Of all the cars I have ever owned, only one of them has had more than two seats—and that was a Porsche 944 Turbo. So folks have accused me on more than one occasion of being entirely impractical. Not so!
It’s all relative. Heck, if the Vietnamese can carry babies or long pieces of lumber with their motorbikes, sports cars are absolutely utilitarian. Plus, they have on occasion carried more than you might think they could.
There was a time when my 1969 MGB transported two friends from college around the bay, with one of them sitting sideways on the rear parcel shelf as if it was a bench. In hindsight, that wasn’t exactly legal in light of what I believe were mandatory seat belt laws in California back then, but we were young and free.
Around that time, I also managed to transport my friends Loren and Stacey, our rock climbing gear, and Stacey’s mountain bike all in the same car. Fortunately, we only had to go less than a mile. The mountain bike was attached to the MGB bicycle rack I designed in college, similar to how I transported my road bike thousands of miles to numerous events.

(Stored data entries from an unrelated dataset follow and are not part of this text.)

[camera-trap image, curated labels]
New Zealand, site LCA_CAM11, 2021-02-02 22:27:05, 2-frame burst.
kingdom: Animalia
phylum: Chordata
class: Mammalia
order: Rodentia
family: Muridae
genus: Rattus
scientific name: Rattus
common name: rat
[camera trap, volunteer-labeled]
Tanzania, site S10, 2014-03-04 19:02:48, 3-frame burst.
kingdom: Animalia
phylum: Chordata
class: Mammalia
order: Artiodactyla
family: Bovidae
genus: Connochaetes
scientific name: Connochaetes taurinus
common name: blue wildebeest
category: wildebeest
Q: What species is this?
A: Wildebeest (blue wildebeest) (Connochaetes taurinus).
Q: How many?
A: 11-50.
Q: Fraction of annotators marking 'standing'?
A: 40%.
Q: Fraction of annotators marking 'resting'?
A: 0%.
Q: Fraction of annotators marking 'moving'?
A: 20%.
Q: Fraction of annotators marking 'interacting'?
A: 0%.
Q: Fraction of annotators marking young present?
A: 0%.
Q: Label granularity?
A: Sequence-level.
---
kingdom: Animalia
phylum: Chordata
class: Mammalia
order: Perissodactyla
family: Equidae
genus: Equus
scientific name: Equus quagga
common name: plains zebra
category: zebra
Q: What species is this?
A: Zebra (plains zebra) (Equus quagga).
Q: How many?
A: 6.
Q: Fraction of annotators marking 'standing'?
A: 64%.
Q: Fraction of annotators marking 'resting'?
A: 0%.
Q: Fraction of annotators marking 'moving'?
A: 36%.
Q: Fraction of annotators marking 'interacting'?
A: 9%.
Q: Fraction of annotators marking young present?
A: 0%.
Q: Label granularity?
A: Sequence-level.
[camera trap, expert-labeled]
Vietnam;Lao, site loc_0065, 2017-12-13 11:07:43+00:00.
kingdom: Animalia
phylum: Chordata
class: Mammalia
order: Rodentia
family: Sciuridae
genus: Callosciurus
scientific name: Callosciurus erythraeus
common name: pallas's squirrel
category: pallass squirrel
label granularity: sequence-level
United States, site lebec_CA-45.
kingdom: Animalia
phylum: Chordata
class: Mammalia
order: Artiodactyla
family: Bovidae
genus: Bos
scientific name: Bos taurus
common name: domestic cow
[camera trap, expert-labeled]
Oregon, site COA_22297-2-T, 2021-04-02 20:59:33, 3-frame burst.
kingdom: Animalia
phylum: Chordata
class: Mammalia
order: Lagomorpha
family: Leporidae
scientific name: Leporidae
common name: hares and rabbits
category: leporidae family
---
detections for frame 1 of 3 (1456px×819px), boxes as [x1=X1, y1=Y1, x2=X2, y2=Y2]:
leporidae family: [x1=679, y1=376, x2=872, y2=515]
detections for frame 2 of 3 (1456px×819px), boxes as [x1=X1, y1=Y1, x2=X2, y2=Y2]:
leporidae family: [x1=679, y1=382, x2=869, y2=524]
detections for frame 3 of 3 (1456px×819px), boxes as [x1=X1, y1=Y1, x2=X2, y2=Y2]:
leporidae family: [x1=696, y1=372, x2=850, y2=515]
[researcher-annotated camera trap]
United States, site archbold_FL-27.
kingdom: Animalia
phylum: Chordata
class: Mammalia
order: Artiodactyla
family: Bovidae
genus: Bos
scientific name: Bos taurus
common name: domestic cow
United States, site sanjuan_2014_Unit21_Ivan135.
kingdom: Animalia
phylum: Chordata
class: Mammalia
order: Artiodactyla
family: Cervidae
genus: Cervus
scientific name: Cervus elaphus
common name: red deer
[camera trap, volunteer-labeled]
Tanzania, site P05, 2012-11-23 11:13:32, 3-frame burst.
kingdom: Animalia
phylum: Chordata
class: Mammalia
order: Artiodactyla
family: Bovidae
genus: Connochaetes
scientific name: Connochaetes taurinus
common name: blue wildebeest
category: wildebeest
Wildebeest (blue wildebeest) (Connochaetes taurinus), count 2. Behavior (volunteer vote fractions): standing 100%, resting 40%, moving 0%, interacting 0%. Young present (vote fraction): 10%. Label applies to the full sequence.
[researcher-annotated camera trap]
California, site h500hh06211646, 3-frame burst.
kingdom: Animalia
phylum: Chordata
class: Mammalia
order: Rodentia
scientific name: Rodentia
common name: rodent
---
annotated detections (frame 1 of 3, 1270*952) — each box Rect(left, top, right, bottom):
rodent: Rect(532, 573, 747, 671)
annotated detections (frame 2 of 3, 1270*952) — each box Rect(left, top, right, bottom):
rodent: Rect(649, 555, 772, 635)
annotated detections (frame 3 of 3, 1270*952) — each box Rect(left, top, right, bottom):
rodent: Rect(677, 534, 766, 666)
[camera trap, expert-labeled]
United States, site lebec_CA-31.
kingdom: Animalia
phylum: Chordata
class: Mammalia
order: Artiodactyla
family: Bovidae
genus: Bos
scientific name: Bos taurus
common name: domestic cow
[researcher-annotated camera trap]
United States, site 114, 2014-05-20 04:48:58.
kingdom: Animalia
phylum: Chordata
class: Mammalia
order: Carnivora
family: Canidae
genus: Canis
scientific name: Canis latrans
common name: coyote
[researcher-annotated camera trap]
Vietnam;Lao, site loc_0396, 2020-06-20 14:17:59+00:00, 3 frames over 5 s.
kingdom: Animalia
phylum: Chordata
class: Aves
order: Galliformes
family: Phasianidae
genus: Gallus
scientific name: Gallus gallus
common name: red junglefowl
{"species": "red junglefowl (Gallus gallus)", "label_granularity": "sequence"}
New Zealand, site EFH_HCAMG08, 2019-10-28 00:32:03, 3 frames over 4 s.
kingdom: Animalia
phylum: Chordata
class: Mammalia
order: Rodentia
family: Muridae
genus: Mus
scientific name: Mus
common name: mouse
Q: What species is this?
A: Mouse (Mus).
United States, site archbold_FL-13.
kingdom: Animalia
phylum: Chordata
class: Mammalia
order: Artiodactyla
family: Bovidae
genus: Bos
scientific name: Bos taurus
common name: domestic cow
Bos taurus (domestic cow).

In a prior post, I had already demonstrated how the ’69 MGB was able to transport a bike box. Or move a mountain bike, a ton of boxes AND a recumbent bicycle simultaneously.
The 1991 Alfa Romeo Spider was just as utilitarian. Here it is transporting my road bike and most of my worldly possessions shortly after I sold my San Francisco Bay Area home and embarked on the Great American Road Trip. It was also able to carry a ladder my new home, many months later.
That was back in 2005. Nowadays, being far removed from being a poor college student, I am happy to use my “second car”—i.e., a rental car—for carrying big stuff. Or hiring movers instead, as in the case of a piano purchase.
Yet, this year, it was just more convenient to use my primary vehicle for a couple of errands. Such as Teeter transporting several 10-feet long pieces of 2″ inside-diameter PVC pipe:
Or a 10-foot tall aspen tree:
Transporting the tree back home actually turned out to be something of a mini-epic. This is not because of the tree’s height, but because it started raining hard shortly into the 30-minute drive.
Well, at least that kept the tree hydrated.
“You show those truck boys who the real king is,” my friend Kenny said upon seeing the photos below. Yes, who needs a truck?
Update November 2021
In November 2021, Andrea came to visit. She arrived with a check-in-sized suitcase measuring 78 cm x 48 cm x 30 cm. Teeter’s trunk dimensions were approximately 80 cm x 50 cm x 28 cm. I write “approximately” because it is not a perfect box.
Fortunately, the suitcase fit… in two dimensions. I couldn’t close the trunk lid all the way.
But that was easily solvable with some string. I looped it through the trunk lid’s rectangular latch striker. Then I loosened a couple of license plate bolts with a wrench and tied the string to them.